Data frame transform overviewedit


This functionality is in beta and is subject to change. The design and code is less mature than official GA features and is being provided as-is with no warranties. Beta features are not subject to the support SLA of official GA features.

A data frame is a two-dimensional tabular data structure. In the context of the Elastic Stack, it is a transformation of data that is indexed in Elasticsearch. For example, you can use data frames to pivot your data into a new entity-centric index. By transforming and summarizing your data, it becomes possible to visualize and analyze it in alternative and interesting ways.

A lot of Elasticsearch indices are organized as a stream of events: each event is an individual document, for example a single item purchase. Data frames enable you to summarize this data, bringing it into an organized, more analysis-friendly format. For example, you can summarize all the purchases of a single customer.

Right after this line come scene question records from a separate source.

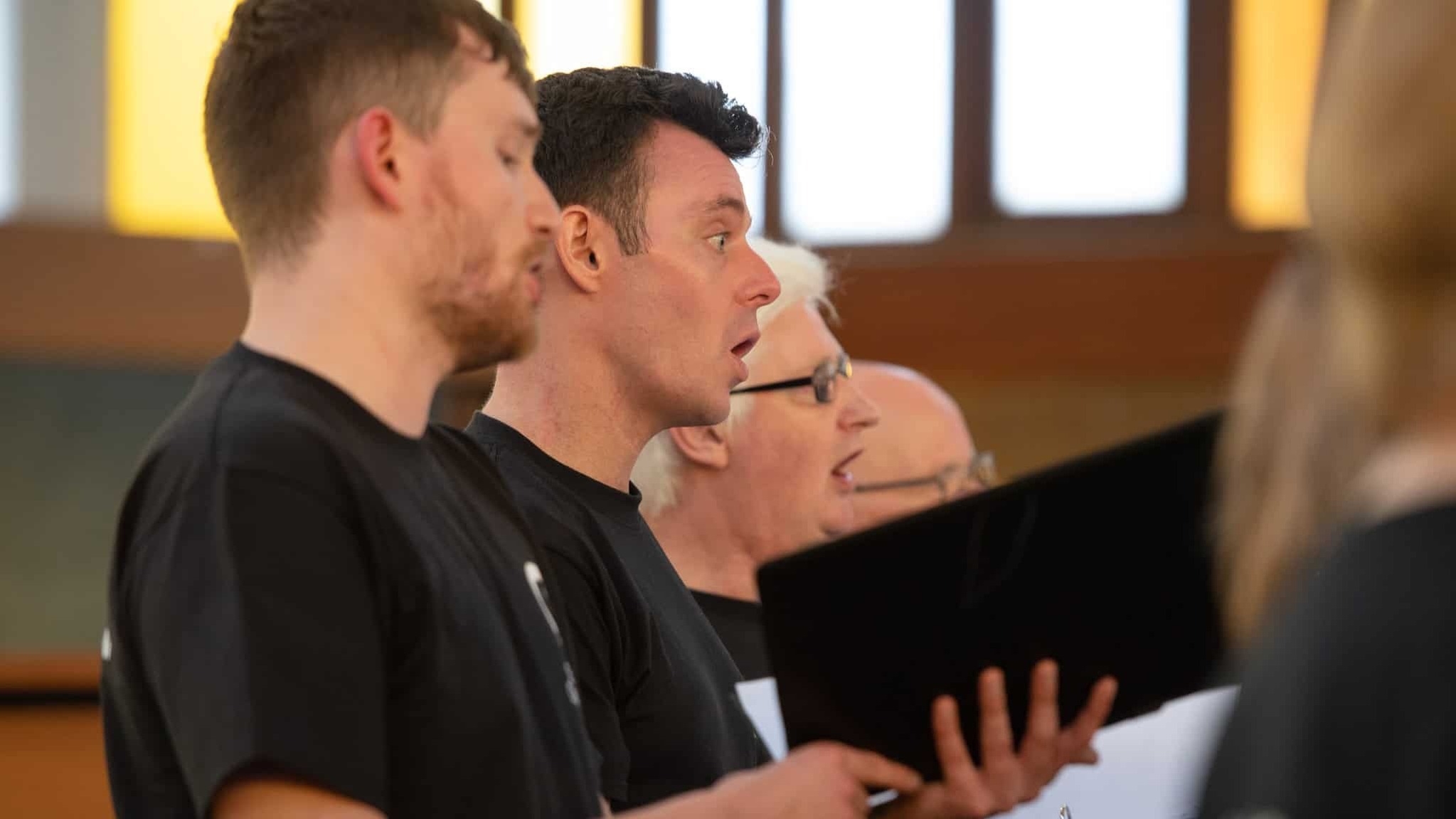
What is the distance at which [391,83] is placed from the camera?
150cm

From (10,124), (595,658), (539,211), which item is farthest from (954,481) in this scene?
(10,124)

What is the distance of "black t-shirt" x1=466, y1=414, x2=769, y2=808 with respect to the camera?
1.82 m

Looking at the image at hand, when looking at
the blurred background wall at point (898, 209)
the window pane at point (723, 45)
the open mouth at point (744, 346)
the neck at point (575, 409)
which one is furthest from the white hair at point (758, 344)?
the window pane at point (723, 45)

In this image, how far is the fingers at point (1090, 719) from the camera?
64.4 inches

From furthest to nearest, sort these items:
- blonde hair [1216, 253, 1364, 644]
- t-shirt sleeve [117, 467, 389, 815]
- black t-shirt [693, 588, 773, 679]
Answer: black t-shirt [693, 588, 773, 679]
t-shirt sleeve [117, 467, 389, 815]
blonde hair [1216, 253, 1364, 644]

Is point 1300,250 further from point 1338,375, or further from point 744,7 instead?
point 744,7

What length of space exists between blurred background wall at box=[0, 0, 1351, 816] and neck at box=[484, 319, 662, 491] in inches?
172

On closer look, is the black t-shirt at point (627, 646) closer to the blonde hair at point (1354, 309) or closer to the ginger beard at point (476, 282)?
the ginger beard at point (476, 282)

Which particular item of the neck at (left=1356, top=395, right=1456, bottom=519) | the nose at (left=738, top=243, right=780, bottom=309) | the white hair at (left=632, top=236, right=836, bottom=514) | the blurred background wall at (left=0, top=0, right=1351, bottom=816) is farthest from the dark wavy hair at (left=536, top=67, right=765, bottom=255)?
the blurred background wall at (left=0, top=0, right=1351, bottom=816)

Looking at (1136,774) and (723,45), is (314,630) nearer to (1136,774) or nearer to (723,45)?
(1136,774)

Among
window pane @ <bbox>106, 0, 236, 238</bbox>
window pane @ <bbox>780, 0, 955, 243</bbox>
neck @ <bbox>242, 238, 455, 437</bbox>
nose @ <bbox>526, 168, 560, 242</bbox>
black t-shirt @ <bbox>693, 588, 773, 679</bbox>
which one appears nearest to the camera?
neck @ <bbox>242, 238, 455, 437</bbox>

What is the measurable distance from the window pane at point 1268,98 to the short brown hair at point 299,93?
18.2 feet

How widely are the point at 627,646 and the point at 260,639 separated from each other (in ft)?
2.21

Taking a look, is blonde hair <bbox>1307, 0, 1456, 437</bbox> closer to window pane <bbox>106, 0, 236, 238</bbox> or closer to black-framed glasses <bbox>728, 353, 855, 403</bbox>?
black-framed glasses <bbox>728, 353, 855, 403</bbox>
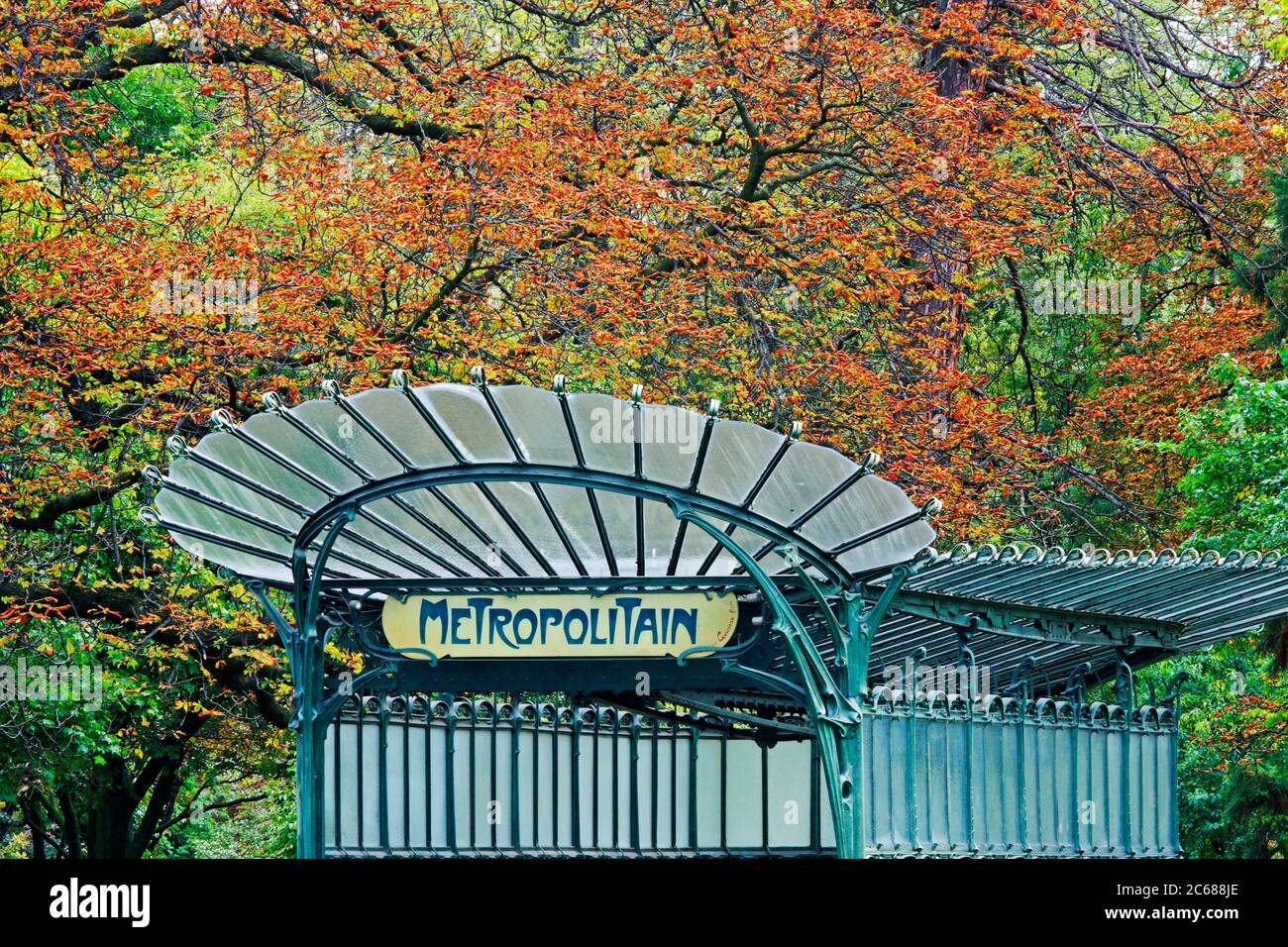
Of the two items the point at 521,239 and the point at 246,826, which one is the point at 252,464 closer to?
the point at 521,239

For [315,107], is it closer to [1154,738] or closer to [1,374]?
[1,374]

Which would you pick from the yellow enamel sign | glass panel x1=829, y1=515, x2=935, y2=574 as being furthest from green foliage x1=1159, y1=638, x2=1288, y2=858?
the yellow enamel sign

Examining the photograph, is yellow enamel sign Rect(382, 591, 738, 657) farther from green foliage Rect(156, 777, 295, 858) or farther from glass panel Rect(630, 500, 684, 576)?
green foliage Rect(156, 777, 295, 858)

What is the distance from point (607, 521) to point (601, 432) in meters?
1.01

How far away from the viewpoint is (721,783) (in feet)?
29.9

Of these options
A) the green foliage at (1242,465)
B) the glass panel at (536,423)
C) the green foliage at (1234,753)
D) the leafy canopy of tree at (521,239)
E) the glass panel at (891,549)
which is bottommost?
the green foliage at (1234,753)

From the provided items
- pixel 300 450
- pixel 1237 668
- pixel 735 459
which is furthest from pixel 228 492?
pixel 1237 668

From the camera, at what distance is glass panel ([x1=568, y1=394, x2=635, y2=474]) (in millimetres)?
7047

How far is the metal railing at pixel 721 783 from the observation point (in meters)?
7.89

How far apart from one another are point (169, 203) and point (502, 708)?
9.82 metres

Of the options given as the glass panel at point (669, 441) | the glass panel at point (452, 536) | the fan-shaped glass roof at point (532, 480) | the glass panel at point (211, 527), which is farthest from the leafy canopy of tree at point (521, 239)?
the glass panel at point (669, 441)

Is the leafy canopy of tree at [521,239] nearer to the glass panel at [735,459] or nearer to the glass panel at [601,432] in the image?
the glass panel at [601,432]

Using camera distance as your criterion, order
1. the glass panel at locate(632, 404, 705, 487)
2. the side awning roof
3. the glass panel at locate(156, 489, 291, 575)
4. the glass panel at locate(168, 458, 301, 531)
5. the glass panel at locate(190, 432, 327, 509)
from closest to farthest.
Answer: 1. the glass panel at locate(632, 404, 705, 487)
2. the glass panel at locate(190, 432, 327, 509)
3. the glass panel at locate(168, 458, 301, 531)
4. the glass panel at locate(156, 489, 291, 575)
5. the side awning roof

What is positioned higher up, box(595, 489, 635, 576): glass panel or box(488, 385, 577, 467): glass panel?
box(488, 385, 577, 467): glass panel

You can create data frames by using data frame transforms. Data frame transforms enable you to define a pivot, which is a set of features that transform the index into a different, more digestible format. Pivoting results in a summary of your data, which is the data frame.

To define a pivot, first you select one or more fields that you will use to group your data. You can select categorical fields (terms) and numerical fields for grouping. If you use numerical fields, the field values are bucketed using an interval that you specify.

The second step is deciding how you want to aggregate the grouped data. When using aggregations, you practically ask questions about the index. There are different types of aggregations, each with its own purpose and output. To learn more about the supported aggregations and group-by fields, see Data frame transform resources.

As an optional step, you can also add a query to further limit the scope of the aggregation.

The data frame transform performs a composite aggregation that paginates through all the data defined by the source index query. The output of the aggregation is stored in a destination index. Each time the data frame transform queries the source index, it creates a checkpoint. You can decide whether you want the data frame transform to run once (batch data frame transform) or continuously (continuous data frame transform). A batch data frame transform is a single operation that has a single checkpoint. Continuous data frame transforms continually increment and process checkpoints as new source data is ingested.

Example. Imagine that you run a webshop that sells clothes. Every order creates a document that contains a unique order ID, the name and the category of the ordered product, its price, the ordered quantity, the exact date of the order, and some customer information (name, gender, location, etc). Your dataset contains all the transactions from last year.

If you want to check the sales in the different categories in your last fiscal year, define a data frame transform that groups the data by the product categories (women’s shoes, men’s clothing, etc.) and the order date. Use the last year as the interval for the order date. Then add a sum aggregation on the ordered quantity. The result is a data frame that shows the number of sold items in every product category in the last year.

Example of a data frame pivot in Kibana

The data frame transform leaves your source index intact. It creates a new index that is dedicated to the data frame.